_Given instruction a:_
Answer these questions using the article on PJM stakeholder discussions:
(i) Who presented the proposal at PJM?
(ii) How many objections and abstentions did the endorsed proposal receive?
(iii) At which meeting did members approve the current Manual 11 language, and which FERC order was it meant to comply with?

[Start of Document]

But Joe Bowring, PJM’s Independent Market Monitor, pointed out that changes to the nonperformance charge can affect the MSOC, so the MIC needs the latitude to consider changes to it as well. It’s important to maintain the consistent relationship between the nonperformance charge rate and the MSOC, said PJM’s Pat Bruno, who was presenting the proposal.
“We can’t keep the equation ‘net [cost of new entry] times B’ as the default offer cap out of scope with this issue charge because any changes we make with the nonperformance charge rate may impact that default offer cap equation,” he said.
Exelon’s Jason Barker questioned that position, arguing that FERC approved the specific MSOC equation — the net CONE for a unit’s technology class multiplied by the balancing ratio. He said all the necessary assessment-interval changes can be made while keeping “the FERC-approved tether to net CONE” by ensuring the interval calculation remains consistent throughout the formulas, a point on which Bruno agreed.
Barker said that — and not a potential wholesale re-evaluation of the MSOC — is what he believed stakeholders were agreeing to when they approved the issue charge. Other stakeholders agreed.
“I don’t think there’s anything in the issue charge as it stands now that would prevent us from completely changing the nonperformance charge rate,” Bruno acknowledged.
But Bowring argued there’s nothing “magical” about the current MSOC and that FERC approved the logic through which the equation was developed.
“You have to address this additional question if all of these issues are at play, which they are at the moment,” he said.
Barker said he couldn’t endorse the widened scope and encouraged others to vote against it as well.
Other stakeholders voiced concerns about the potential effect on other market mechanics, but Barker’s lobbying fell short. The proposal was endorsed with five objections and one abstention.
Offer Cap Walk Back Stalled
PJM’s hope to return to previous language over energy market offer caps was dashed after stakeholders agreed with Bowring that the previous rules also weren’t correct.
Members approved the current Manual 11 language at the October 2017 MRC to comply with FERC Order 831. PJM staff subsequently discovered the revisions restrict market-based offers to $1,000/MWh, contradicting language in the Operating Agreement. The proposal would have reverted to previous rules that market-based incremental energy offers may not exceed $1,000/MWh unless the cost-based incremental energy offer is greater than that amount. In that case, the market-based incremental energy offer is capped at the lesser of the cost-based incremental energy offer or $2,000/MWh.

[End of Document]
[Start of Data section]

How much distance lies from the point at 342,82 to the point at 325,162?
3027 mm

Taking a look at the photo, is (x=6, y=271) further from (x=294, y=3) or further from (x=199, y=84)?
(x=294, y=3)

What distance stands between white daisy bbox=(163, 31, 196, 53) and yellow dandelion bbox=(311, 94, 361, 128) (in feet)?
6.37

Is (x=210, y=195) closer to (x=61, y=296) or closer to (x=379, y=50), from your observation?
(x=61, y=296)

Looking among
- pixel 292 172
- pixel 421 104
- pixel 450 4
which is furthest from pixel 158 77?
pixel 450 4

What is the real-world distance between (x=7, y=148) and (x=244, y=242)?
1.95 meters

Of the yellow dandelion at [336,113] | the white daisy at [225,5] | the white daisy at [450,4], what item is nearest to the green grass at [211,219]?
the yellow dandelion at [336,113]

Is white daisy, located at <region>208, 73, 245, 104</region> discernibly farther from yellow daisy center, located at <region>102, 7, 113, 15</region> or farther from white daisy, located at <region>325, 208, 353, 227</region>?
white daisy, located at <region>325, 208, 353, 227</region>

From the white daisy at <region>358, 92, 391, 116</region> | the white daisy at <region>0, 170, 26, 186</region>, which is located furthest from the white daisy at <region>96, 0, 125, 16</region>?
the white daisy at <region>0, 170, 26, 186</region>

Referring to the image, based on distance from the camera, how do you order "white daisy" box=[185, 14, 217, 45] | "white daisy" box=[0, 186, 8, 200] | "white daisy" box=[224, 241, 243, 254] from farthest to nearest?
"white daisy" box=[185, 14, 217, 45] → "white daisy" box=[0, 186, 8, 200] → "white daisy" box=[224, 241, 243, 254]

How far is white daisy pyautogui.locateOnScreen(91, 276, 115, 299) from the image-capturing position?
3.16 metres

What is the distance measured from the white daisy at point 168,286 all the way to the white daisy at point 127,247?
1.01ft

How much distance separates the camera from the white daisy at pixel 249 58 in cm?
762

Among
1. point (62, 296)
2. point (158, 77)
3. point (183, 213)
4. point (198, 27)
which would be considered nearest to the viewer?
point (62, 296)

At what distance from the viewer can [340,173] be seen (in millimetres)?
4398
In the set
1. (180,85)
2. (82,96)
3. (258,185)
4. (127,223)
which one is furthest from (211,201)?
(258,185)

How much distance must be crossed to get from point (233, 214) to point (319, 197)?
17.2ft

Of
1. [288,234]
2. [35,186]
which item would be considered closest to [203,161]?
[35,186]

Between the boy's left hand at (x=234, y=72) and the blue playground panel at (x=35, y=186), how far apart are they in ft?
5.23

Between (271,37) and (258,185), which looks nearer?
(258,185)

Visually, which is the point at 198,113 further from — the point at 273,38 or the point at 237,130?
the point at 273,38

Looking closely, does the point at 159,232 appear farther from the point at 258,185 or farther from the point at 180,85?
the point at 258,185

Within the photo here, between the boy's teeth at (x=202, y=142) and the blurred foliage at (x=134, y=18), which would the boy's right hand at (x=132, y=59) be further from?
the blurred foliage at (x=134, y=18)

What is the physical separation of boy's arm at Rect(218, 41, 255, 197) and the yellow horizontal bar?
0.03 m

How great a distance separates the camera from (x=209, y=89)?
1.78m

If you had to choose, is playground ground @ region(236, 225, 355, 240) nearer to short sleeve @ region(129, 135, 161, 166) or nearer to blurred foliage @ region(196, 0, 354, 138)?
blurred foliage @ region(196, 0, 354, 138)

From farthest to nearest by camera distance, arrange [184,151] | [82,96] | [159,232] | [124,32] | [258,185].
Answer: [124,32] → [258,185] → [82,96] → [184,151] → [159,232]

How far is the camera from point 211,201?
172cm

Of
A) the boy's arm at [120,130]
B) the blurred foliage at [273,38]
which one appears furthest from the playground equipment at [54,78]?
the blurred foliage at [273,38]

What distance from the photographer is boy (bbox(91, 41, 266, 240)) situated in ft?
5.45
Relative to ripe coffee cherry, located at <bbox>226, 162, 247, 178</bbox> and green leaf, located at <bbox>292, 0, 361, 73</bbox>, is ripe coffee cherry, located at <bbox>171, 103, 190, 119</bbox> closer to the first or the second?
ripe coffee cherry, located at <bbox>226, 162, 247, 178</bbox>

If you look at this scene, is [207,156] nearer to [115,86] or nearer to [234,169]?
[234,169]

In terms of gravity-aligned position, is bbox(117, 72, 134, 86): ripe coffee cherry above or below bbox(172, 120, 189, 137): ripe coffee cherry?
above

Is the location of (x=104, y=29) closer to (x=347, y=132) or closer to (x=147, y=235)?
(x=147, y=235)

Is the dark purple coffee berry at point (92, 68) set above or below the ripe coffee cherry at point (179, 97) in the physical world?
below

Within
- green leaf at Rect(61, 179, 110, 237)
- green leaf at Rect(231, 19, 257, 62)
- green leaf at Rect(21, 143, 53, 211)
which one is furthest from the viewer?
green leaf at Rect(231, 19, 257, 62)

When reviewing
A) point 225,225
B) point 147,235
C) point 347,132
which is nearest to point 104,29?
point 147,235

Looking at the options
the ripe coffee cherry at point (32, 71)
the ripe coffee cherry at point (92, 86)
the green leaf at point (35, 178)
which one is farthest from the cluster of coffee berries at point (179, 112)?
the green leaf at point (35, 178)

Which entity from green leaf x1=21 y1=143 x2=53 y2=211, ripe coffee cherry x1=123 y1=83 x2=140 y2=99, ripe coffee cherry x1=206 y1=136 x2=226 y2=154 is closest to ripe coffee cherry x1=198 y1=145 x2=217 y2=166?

[End of Data section]
[Start of Data section]

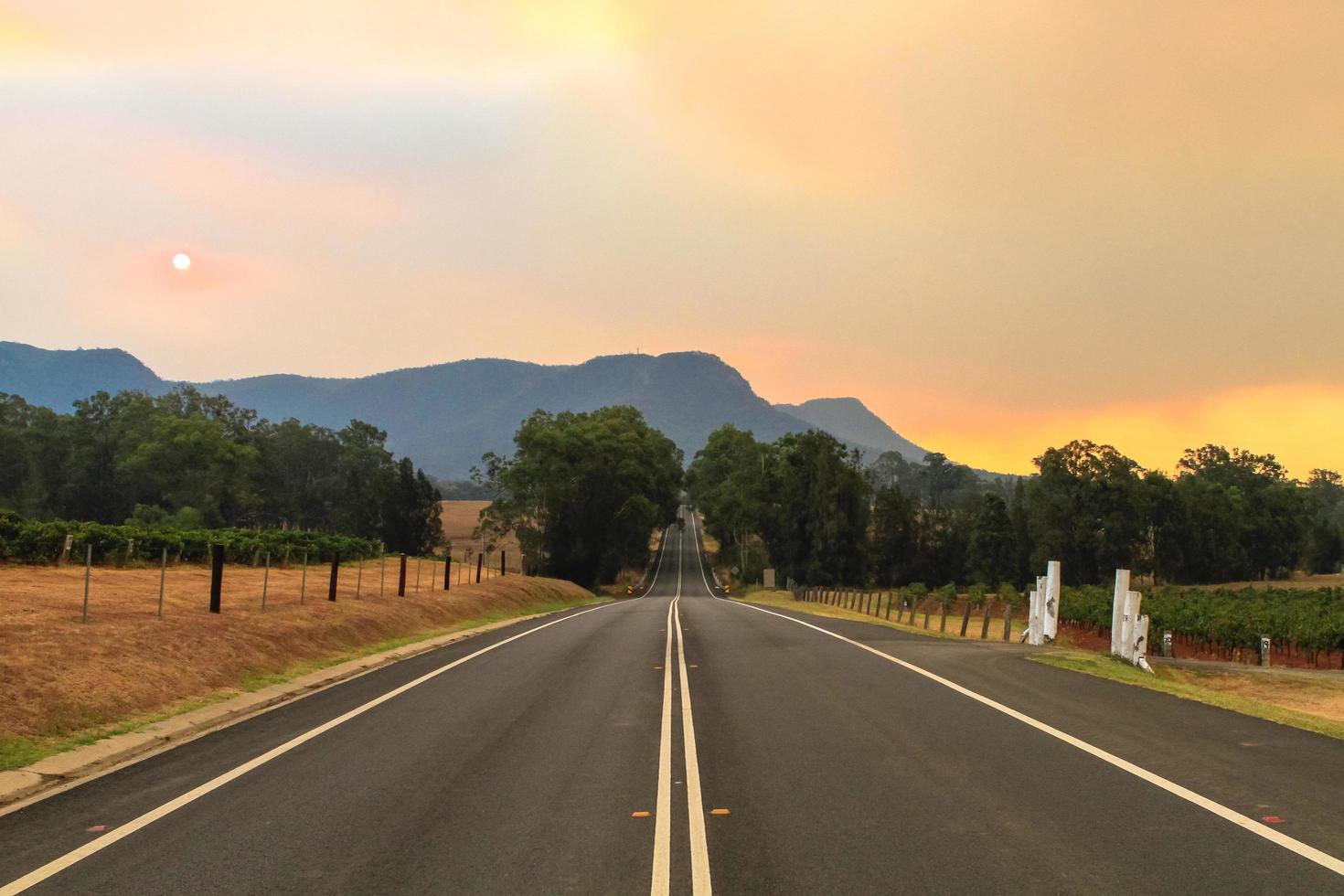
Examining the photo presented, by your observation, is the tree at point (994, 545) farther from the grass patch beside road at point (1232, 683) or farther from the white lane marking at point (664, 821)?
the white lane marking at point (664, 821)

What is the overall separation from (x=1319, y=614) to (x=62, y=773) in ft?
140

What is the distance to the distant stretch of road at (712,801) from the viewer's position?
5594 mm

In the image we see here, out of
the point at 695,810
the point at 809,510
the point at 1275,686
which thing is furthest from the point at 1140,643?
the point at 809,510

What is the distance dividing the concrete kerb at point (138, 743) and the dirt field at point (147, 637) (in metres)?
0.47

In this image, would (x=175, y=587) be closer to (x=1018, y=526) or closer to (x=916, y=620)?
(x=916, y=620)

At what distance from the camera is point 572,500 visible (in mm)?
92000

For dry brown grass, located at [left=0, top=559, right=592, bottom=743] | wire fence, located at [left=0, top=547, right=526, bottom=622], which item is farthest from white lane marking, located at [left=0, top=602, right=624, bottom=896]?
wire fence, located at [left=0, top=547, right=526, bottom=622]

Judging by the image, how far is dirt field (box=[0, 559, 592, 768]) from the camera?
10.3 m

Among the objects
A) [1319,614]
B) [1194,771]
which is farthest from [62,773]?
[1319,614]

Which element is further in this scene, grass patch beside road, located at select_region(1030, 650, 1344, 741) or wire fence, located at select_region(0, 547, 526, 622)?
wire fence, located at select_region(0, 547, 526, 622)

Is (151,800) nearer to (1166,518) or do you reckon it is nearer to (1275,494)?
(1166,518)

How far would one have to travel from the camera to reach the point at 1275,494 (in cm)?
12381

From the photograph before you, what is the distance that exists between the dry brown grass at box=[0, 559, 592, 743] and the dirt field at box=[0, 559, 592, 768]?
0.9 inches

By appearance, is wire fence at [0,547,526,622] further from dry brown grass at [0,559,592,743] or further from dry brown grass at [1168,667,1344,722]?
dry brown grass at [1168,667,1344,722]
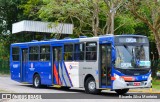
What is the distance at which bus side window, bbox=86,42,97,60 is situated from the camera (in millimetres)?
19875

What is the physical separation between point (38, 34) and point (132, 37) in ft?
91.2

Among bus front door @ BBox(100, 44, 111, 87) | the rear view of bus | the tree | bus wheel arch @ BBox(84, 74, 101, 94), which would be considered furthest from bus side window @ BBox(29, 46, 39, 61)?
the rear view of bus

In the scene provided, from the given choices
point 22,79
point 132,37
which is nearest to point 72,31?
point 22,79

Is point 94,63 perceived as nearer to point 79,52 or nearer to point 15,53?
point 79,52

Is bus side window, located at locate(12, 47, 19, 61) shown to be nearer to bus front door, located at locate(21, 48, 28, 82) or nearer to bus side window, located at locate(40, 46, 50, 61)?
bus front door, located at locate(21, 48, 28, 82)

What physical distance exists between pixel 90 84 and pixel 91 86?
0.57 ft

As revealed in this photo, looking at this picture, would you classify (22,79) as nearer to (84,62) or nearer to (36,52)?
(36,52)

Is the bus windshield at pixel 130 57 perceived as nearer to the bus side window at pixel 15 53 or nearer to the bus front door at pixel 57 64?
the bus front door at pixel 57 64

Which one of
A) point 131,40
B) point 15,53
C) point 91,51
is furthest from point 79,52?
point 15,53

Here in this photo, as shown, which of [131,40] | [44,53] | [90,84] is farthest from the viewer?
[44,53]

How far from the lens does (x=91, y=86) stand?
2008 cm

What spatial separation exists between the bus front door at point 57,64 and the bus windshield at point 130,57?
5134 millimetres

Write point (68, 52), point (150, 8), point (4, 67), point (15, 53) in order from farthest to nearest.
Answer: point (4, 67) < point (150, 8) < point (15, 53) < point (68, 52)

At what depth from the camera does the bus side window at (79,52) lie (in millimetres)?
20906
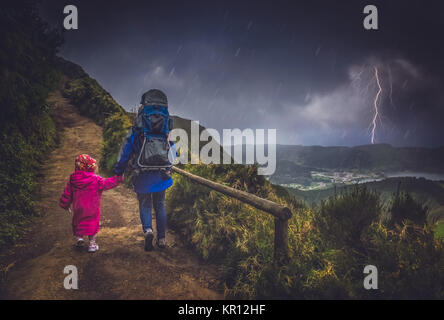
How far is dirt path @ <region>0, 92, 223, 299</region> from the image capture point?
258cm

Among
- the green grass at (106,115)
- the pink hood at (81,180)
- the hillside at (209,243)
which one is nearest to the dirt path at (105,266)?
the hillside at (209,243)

[End of Data section]

_Given instruction b:_ Echo the Data items rows verbatim, starting at the line that contains "How much distance lies" and ending at the line that contains "1.95 meters".

_Full output a:_
(i) Pat Bruno
(ii) Five objections and one abstention
(iii) The October 2017 MRC; FERC Order 831

_Full output b:_
How much distance lies from the point at 342,82 to the point at 325,162?
3027 mm

Taking a look at the photo, is (x=6, y=271) further from (x=294, y=3) or further from (x=199, y=84)?
(x=294, y=3)

What distance stands between white daisy bbox=(163, 31, 196, 53) and yellow dandelion bbox=(311, 94, 361, 128) (in feet)?
6.37

Is (x=210, y=195) closer to (x=61, y=296) or closer to (x=379, y=50), from your observation?
(x=61, y=296)

Looking among
- pixel 292 172
- pixel 421 104
- pixel 450 4
which is furthest from pixel 158 77?
pixel 450 4

What is the real-world distance between (x=7, y=148) and (x=244, y=242)?
1.95 meters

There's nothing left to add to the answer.